Thread: #1:Check my answer

(a) y is inversely proportional to x^2. It is known that y = 10 for a particular value of x. Find the value of y when the value of x is halved.

My answer is 20, correct?

If not, can show me the workings, thanks?

Originally Posted by Yunie

(a) y is inversely proportional to x^2. It is known that y = 10 for a particular value of x. Find the value of y when the value of x is halved.

My answer is 20, correct?

If not, can show me the workings, thanks?

Nope...

You have y = k/x² where k is any constant number. If x is halved:

y(x/2) = k/(x/2)² = 4k/x²

This tells you that when x is halved y is multiplied by 4, consequently the value of y you want is 40.

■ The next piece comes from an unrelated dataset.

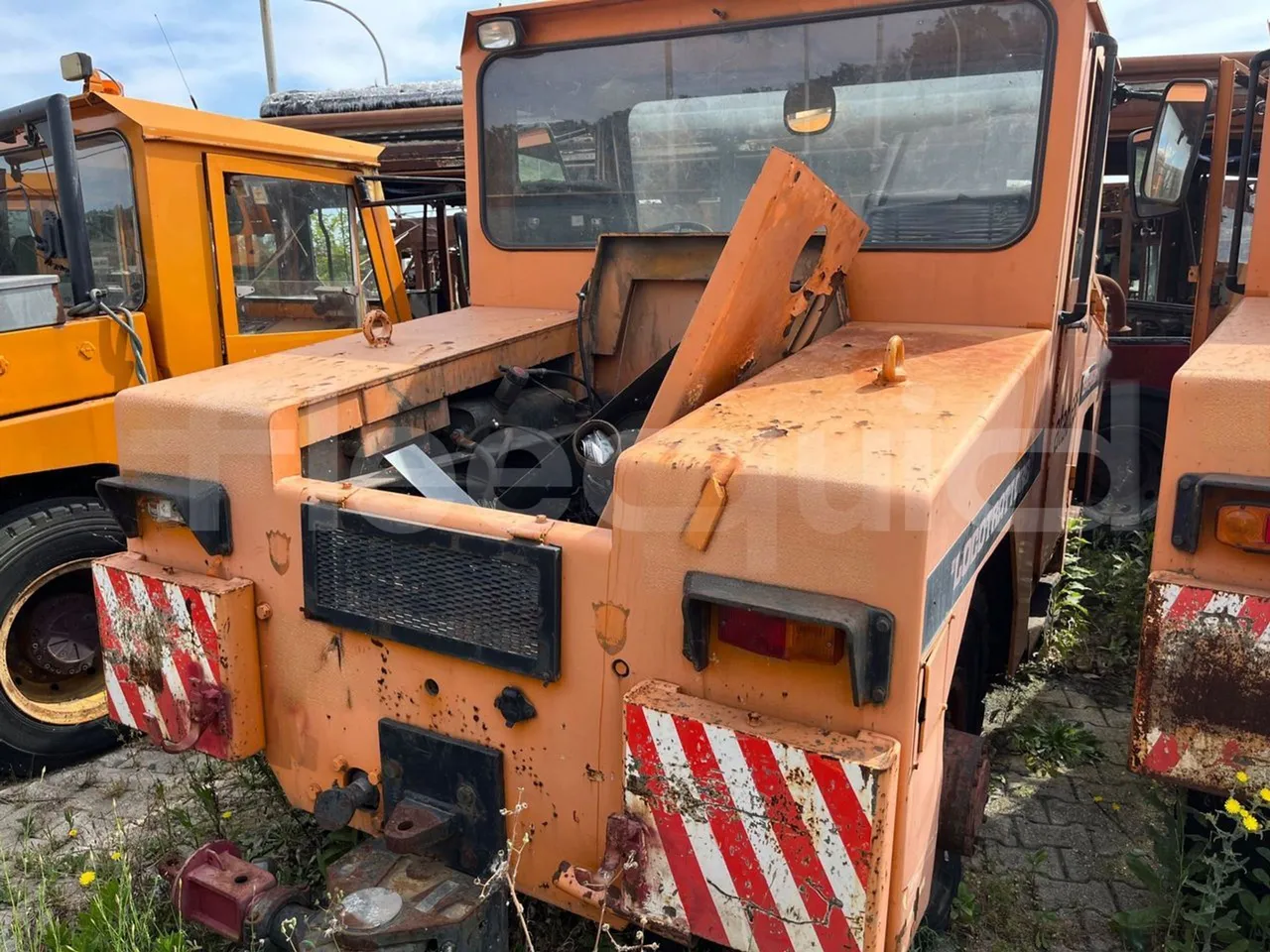 Iveco AIFO 8061/ Pre euro - 82 Kw - 4,380 Mt - Base cover photo
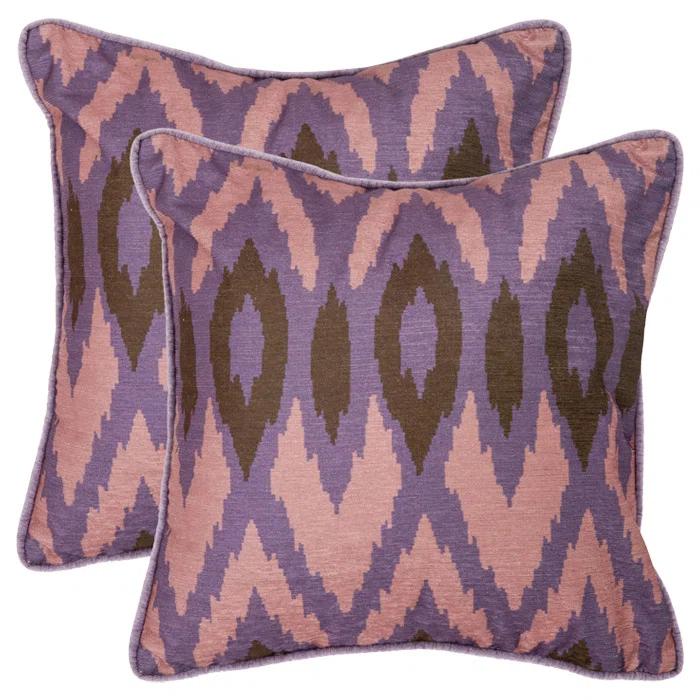 Chevron Reversible Throw Pillow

Originally Posted by Yunie

y is inversely proportional to x^2.

So, there should be a constant. krtxmrtz use it as 'k' and he clearly solved it out, normally called as proportional constant. In mathematics by word you can say it as,

Two quantities are proportional, if they vary in a way that one quantities is a constant multiple of the other quantities.

Depend on that, logically solve the problem as follows. When the x goes to halved of the original the constant going to be halved. On you question it is change quadratically, so the constant going to be one-fourth. If it is going to inversely proportional, constant going to be 4, think in other way round. So to get the new value multiply the original value by 4.

When you much familiar with this, so easy to solve these type of problems.